アンジェロ・ピエトラサンタ
From Wikipedia, the free encyclopedia
ロンバルディアのコドーニョで生まれた。裕福な家の出身で、叔父のルイージ・ビーシ(Luigi Bisi: 1814-1886)はミラノのブレラ美術アカデミーの教授であった。1850年からブレラ美術アカデミーに入学しフランチェスコ・アイエツに学んだ。
1858年にコンクールに宗教的な題材の作品を出展して優勝し、フィレンツェとローマに留学する奨学金を得た。フィレンツェではメディチ・リッカルディ宮殿のルネサンスの画家ベノッツォ・ゴッツォリの壁画を模写し、フラ・アンジェリコやドメニコ・ギルランダイオ、マサッチオ、ティツィアーノ・ヴェチェッリオの作品を研究した。フィレンツェの芸術家たちのたまり場であった「カッフェ・ミケランジョロ」にも出入りし、テレマコ・シニョリーニ(1835-1901)らとも友人となった。1860年にローマに滞在し、ローマでは彫刻家のオドアルド・タバキー二(Odoardo Tabacchi: 1831-1905)と住み修行した。ミラノに戻ると1863年にブレラ美術アカデミーの会員に選ばれた。
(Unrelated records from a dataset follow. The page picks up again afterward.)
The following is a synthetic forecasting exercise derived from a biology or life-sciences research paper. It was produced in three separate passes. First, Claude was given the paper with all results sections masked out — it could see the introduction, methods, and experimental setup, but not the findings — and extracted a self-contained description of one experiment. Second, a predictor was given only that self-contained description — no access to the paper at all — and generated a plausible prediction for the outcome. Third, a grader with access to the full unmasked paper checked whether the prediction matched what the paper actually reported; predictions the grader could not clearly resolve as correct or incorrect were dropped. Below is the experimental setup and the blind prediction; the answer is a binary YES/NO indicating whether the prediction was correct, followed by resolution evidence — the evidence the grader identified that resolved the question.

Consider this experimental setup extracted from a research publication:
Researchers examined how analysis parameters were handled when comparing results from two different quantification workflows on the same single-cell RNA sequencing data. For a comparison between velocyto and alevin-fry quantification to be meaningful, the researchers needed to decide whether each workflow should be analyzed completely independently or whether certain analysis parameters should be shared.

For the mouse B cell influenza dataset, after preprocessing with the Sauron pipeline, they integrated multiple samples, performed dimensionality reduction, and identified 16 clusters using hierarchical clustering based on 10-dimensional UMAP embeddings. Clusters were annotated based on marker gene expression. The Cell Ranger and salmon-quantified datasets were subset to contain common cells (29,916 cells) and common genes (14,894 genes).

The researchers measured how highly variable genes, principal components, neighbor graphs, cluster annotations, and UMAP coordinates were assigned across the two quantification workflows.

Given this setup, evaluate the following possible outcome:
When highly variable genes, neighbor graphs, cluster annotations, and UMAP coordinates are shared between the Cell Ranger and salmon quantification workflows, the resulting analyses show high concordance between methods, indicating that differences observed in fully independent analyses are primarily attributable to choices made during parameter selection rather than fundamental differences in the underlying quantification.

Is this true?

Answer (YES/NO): NO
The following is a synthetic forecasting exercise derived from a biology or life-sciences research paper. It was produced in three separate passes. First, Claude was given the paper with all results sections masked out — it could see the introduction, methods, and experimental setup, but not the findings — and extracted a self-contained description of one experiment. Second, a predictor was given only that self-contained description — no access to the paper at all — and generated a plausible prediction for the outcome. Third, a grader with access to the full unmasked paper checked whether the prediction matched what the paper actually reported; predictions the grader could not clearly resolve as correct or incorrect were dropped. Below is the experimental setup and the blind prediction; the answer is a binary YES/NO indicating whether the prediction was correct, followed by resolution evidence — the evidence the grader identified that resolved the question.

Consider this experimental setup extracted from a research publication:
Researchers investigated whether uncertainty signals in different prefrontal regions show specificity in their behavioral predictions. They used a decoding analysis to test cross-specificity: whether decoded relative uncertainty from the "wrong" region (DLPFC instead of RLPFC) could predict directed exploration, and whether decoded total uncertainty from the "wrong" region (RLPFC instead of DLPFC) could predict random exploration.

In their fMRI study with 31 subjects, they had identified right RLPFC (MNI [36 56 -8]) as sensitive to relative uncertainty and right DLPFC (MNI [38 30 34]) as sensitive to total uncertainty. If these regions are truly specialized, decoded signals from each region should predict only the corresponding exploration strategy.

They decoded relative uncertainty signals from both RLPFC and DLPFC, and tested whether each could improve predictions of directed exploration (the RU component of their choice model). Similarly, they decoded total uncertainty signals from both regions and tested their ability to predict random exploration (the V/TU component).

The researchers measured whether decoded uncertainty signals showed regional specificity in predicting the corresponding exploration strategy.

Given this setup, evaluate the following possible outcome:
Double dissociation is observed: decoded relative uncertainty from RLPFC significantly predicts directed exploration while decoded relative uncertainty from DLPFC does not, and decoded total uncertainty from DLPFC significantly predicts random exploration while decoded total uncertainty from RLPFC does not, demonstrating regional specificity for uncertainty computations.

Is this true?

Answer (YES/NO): YES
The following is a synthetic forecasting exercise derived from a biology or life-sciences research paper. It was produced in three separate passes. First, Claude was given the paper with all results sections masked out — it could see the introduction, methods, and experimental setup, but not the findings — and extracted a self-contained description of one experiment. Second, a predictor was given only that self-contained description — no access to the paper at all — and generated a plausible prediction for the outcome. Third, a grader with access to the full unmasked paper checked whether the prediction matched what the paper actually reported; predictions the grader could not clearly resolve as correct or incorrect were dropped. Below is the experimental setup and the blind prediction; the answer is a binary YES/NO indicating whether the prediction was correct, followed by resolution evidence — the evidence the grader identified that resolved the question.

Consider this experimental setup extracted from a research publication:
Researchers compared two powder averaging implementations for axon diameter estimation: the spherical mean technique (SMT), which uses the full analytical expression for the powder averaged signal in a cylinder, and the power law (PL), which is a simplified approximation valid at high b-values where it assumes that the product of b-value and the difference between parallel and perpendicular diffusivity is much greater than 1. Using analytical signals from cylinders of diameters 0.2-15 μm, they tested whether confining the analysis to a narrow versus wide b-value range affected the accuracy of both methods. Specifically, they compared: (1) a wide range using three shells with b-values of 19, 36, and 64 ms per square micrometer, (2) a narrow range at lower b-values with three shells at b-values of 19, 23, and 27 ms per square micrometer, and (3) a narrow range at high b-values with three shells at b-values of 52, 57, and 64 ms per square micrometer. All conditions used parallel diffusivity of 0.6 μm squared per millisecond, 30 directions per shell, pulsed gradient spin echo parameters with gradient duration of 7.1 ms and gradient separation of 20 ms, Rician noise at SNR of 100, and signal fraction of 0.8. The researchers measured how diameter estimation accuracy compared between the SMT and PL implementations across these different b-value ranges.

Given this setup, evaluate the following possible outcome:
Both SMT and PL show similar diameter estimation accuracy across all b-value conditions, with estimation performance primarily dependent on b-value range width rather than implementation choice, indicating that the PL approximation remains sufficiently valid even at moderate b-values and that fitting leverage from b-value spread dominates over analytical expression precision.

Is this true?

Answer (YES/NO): NO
フレスコ画の他、肖像画や風俗画、歴史画、風景画も描いた。代表作の「Gli Orti Rucellai(チェライ庭園)」 1864年に ブレラ美術アカデミーに出展され、国王ヴィットーリオ・エマヌエーレ2世によってミラノの王宮のために買い上げられた。1868年に、エレウテリオ・パリアーノ(Eleuterio Pagliano: 1826-1903)とともにミラノのアーケード「ヴィットーリオ・エマヌエーレ2世のガッレリア」の装飾に参加し[1] 、寓意画を描いたが、この作品は1911年に劣化が激しいことから、同じデザインのモザイクに置き換えられた。
ピエトラサンタは 1876年に腎炎で41歳で亡くなった。